Kunduracının dar evini çoğunluğu Alman esnaflar, onların karıları
ve kalfaları olan bir konuklar kalabalığı doldurmuştu. Rus memurlardan sadece
Finlandiyalı nokta polisi Yurko çağrılmıştı. Yurko gösterişsiz unvanına rağmen
ev sahibinden özel bir saygı görmekteydi. Pogorelski’nin postacısı (11) gibi o
da tam yirmi beş yıldır inanç ve doğrulukla hizmet ediyordu devlet kapısında.
İlk başkenti silip süpüren 1812 yangını onun sarı boyalı nöbetçi kulübesini de
ortadan kaldırmıştı. Fakat düşman kovulur kovulmaz bu kulübenin yerinde gotik
tarzında kirişli direkleri olan gri boyalı yeni bir kulübecik belirmiş, Yurko
da elinde baltası, göğsünde çelik zırhı bu yeni kulübenin çevresinde dolanmaya
başlamıştı. Nikitskaya kapısının oralarda oturan Almanların çoğu tanırdı onu.

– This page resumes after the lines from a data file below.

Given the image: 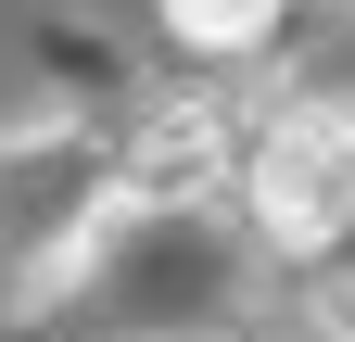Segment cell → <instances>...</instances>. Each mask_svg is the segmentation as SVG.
Returning <instances> with one entry per match:
<instances>
[{"label":"cell","mask_w":355,"mask_h":342,"mask_svg":"<svg viewBox=\"0 0 355 342\" xmlns=\"http://www.w3.org/2000/svg\"><path fill=\"white\" fill-rule=\"evenodd\" d=\"M241 190H254V216L279 253H318L343 228V114L330 102H279L254 127V165H241Z\"/></svg>","instance_id":"1"},{"label":"cell","mask_w":355,"mask_h":342,"mask_svg":"<svg viewBox=\"0 0 355 342\" xmlns=\"http://www.w3.org/2000/svg\"><path fill=\"white\" fill-rule=\"evenodd\" d=\"M279 13H292V0H165V26L191 38V51H254Z\"/></svg>","instance_id":"2"},{"label":"cell","mask_w":355,"mask_h":342,"mask_svg":"<svg viewBox=\"0 0 355 342\" xmlns=\"http://www.w3.org/2000/svg\"><path fill=\"white\" fill-rule=\"evenodd\" d=\"M203 165H216V127L203 114H165L153 140H140V178L153 190H203Z\"/></svg>","instance_id":"3"}]
</instances>
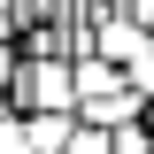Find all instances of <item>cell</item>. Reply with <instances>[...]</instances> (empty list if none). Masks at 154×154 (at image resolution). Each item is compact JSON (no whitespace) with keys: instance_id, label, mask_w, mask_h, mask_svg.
<instances>
[{"instance_id":"cell-1","label":"cell","mask_w":154,"mask_h":154,"mask_svg":"<svg viewBox=\"0 0 154 154\" xmlns=\"http://www.w3.org/2000/svg\"><path fill=\"white\" fill-rule=\"evenodd\" d=\"M8 108L16 116H77V62H23L16 54Z\"/></svg>"},{"instance_id":"cell-8","label":"cell","mask_w":154,"mask_h":154,"mask_svg":"<svg viewBox=\"0 0 154 154\" xmlns=\"http://www.w3.org/2000/svg\"><path fill=\"white\" fill-rule=\"evenodd\" d=\"M116 154H154V131L131 123V131H116Z\"/></svg>"},{"instance_id":"cell-3","label":"cell","mask_w":154,"mask_h":154,"mask_svg":"<svg viewBox=\"0 0 154 154\" xmlns=\"http://www.w3.org/2000/svg\"><path fill=\"white\" fill-rule=\"evenodd\" d=\"M131 77L116 69V62H100V54H77V108H93V100H108V93H123Z\"/></svg>"},{"instance_id":"cell-9","label":"cell","mask_w":154,"mask_h":154,"mask_svg":"<svg viewBox=\"0 0 154 154\" xmlns=\"http://www.w3.org/2000/svg\"><path fill=\"white\" fill-rule=\"evenodd\" d=\"M131 16L146 23V38H154V0H131Z\"/></svg>"},{"instance_id":"cell-7","label":"cell","mask_w":154,"mask_h":154,"mask_svg":"<svg viewBox=\"0 0 154 154\" xmlns=\"http://www.w3.org/2000/svg\"><path fill=\"white\" fill-rule=\"evenodd\" d=\"M69 154H116V139H108V131H93V123H77V139H69Z\"/></svg>"},{"instance_id":"cell-10","label":"cell","mask_w":154,"mask_h":154,"mask_svg":"<svg viewBox=\"0 0 154 154\" xmlns=\"http://www.w3.org/2000/svg\"><path fill=\"white\" fill-rule=\"evenodd\" d=\"M146 131H154V108H146Z\"/></svg>"},{"instance_id":"cell-5","label":"cell","mask_w":154,"mask_h":154,"mask_svg":"<svg viewBox=\"0 0 154 154\" xmlns=\"http://www.w3.org/2000/svg\"><path fill=\"white\" fill-rule=\"evenodd\" d=\"M0 154H38L31 146V116H0Z\"/></svg>"},{"instance_id":"cell-6","label":"cell","mask_w":154,"mask_h":154,"mask_svg":"<svg viewBox=\"0 0 154 154\" xmlns=\"http://www.w3.org/2000/svg\"><path fill=\"white\" fill-rule=\"evenodd\" d=\"M123 77H131V93H139V100H146V108H154V46H146V54H139V62H131V69H123Z\"/></svg>"},{"instance_id":"cell-4","label":"cell","mask_w":154,"mask_h":154,"mask_svg":"<svg viewBox=\"0 0 154 154\" xmlns=\"http://www.w3.org/2000/svg\"><path fill=\"white\" fill-rule=\"evenodd\" d=\"M69 139H77V116H31V146L38 154H69Z\"/></svg>"},{"instance_id":"cell-2","label":"cell","mask_w":154,"mask_h":154,"mask_svg":"<svg viewBox=\"0 0 154 154\" xmlns=\"http://www.w3.org/2000/svg\"><path fill=\"white\" fill-rule=\"evenodd\" d=\"M146 46H154V38H146V23H139L131 8H116V16H100V23H93V54H100V62H116V69H131Z\"/></svg>"}]
</instances>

Hatta bunlardan kimilerinin, pazarı pazartesiye bağlayan geceyi Yurko’da
geçirdikleri olurdu. Konuklar sofraya oturduklarında onlar yan yanaydılar. Bay
ve Bayan Schultzlar ve on yedi yaşlarındaki kızları Lotchen hem konuklarla
yiyip içiyorlar, hem de yemek dağıtımında aşçı kadına yardım ediyorlardı. Bira
su gibi akıyordu. Yurko dört kişi gibi yiyip içiyor, tabutçu ondan geri
kalmıyor, kızlarıysa nazlı nazlı kızarıp bozarıyorlardı. Sofradan gittikçe
yükselen Almanca gürültüler arasında kendisini dinlemelerini rica eden ev
sahibi, elinde tuttuğu ağzı balmumuyla mühürlü şişenin tıpasını patlatarak,
Rusça:
- Sevgili karım Louise’in şerefine! diye bağırdı.
Yalancı şampanya köpürdü. ev sahibi kunduracı, kırk yaşlarındaki
karısının gergin yüzüne, candan bir öpücük kondurdu. Konuklar iyi yürekli
Louise’in şerefine içtiler, gürültüyle ev sahibi, ikinci bir şişenin tıpasını
çıkarırken:
- Sevimli konuklarımızın şerefine, diye bağırdı. Konuklar
kadehlerini yeniden boşaltarak teşekkür ettiler. Şerefe içmeler birbirini
kovaladı durdu artık. Ayrı ayrı her bir konuğun şerefine içildi. Moskova’nın ve
bir düzine Alman kentinin şerefine içildi. Bütün esnaf loncasının, ayrı ayrı
her bir ustanın ve kalfanın şerefine içildi. Adriyan canla başla içiyordu. Bir
ara öylesine neşelendi ki o da herhangi bir şeyin şerefine kadeh kaldırılmasını
önerdi. Konuklardan şişman bir fırıncı birdenbire kadehini kaldırarak:
- Kendileri için çalıştıklarımızın, şerefine! diye bağırdı.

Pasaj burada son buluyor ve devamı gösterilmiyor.